Prohibited personnel actions shall include:
- a superior's failure to respond to retaliatory action or harassment taken against a subordinate; and
- action that could be understood as an attempt to dissuade a service member from making or preparing a communication, or participating in any other activity.
A service member may opt out of a military branch investigation in favor of an investigation by the Department of Defense Office of the Inspector General (DODIG).
An investigating Inspector General (IG) may impose a 90-day stay of a personnel action, which may be extended by the military department concerned to complete an investigation, in order to prevent undue hardship to a service member if reasonable grounds exist to believe that a prohibited personnel action has occurred.
Periodic notice must be given to service members on the progress of IG investigations.
IG recommendations for disposition of complaints must include recommendations for disciplinary actions against the person who committed the prohibited personnel action, against a superior who knew or should have known but failed to address the action, or both.

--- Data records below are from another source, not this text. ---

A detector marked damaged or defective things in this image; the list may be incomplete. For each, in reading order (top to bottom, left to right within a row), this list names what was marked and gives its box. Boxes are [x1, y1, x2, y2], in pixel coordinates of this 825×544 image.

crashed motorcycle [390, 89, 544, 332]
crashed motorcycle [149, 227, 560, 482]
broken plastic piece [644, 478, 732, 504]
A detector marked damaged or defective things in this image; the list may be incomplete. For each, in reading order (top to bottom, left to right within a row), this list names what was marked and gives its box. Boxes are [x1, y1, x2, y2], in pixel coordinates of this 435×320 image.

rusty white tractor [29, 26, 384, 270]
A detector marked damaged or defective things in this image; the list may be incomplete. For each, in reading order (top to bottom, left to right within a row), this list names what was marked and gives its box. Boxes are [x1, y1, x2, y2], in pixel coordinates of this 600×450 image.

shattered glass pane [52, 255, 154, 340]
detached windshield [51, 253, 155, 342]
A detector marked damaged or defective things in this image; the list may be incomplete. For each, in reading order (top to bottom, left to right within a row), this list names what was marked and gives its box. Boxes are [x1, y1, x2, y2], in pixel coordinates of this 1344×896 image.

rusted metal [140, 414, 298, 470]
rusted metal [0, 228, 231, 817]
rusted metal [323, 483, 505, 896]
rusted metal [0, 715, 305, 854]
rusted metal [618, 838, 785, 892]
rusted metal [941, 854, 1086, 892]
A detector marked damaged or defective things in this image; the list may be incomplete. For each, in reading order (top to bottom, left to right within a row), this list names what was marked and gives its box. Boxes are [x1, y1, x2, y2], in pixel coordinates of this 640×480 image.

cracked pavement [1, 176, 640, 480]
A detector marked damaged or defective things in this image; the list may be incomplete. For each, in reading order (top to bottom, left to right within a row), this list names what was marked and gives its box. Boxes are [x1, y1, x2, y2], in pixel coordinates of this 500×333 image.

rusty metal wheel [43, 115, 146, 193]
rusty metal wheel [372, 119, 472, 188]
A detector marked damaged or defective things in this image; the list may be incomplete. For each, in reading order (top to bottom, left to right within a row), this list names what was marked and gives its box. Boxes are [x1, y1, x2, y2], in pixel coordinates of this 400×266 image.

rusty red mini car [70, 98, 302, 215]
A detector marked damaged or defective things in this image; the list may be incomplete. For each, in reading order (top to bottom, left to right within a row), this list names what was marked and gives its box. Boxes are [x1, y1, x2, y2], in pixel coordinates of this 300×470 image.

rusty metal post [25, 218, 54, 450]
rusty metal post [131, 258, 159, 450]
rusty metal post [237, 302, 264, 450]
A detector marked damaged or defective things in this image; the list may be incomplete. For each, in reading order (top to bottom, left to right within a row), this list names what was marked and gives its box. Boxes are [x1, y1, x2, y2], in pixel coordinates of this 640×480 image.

An investigating IG shall submit a substantiated investigation to the appropriate military corrections board unless the service member requests otherwise.

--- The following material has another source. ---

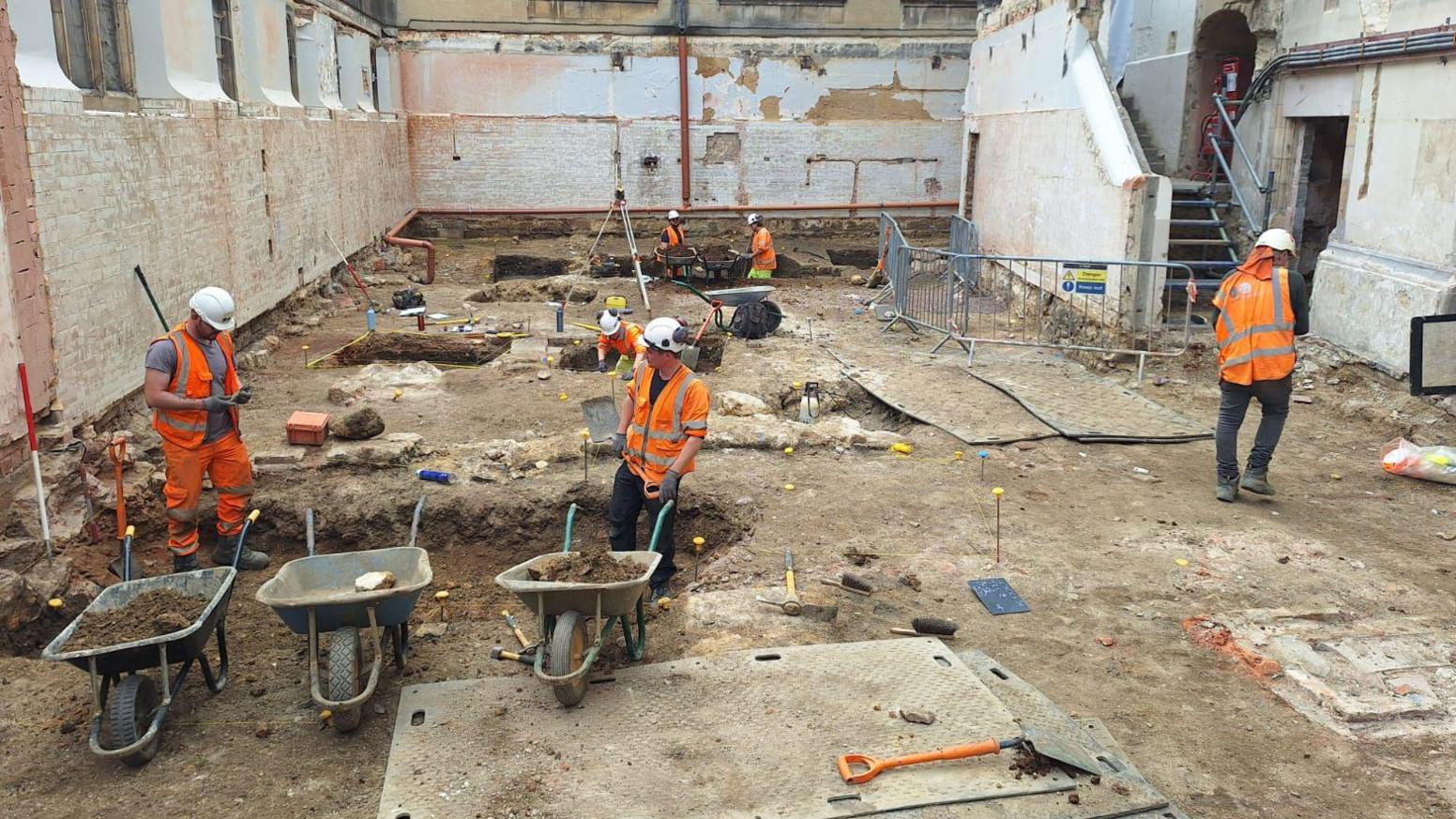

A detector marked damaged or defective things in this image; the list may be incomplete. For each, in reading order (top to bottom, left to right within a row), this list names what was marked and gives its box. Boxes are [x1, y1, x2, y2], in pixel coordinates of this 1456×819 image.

Service members may request a corrections board hearing under specified circumstances.
DODIG shall prescribe uniform standards for: (1) investigation of allegations of prohibited personnel actions, and (2) staff training.
The investigative evidentiary burden of proof shall be "clear and convincing evidence."
Provisions are revised for improvements to authorities and procedures for correction of military records, including permitting a claimant to seek judicial review of a board's determination in an appropriate U.S. court.
The Inspector General Act of 1978 is amended to include the Inspectors General of the Army, the Navy, the Air Force, the Marine Corps, the National Guard Bureau, and the Coast Guard in the Council of Inspectors General on Integrity and Efficiency.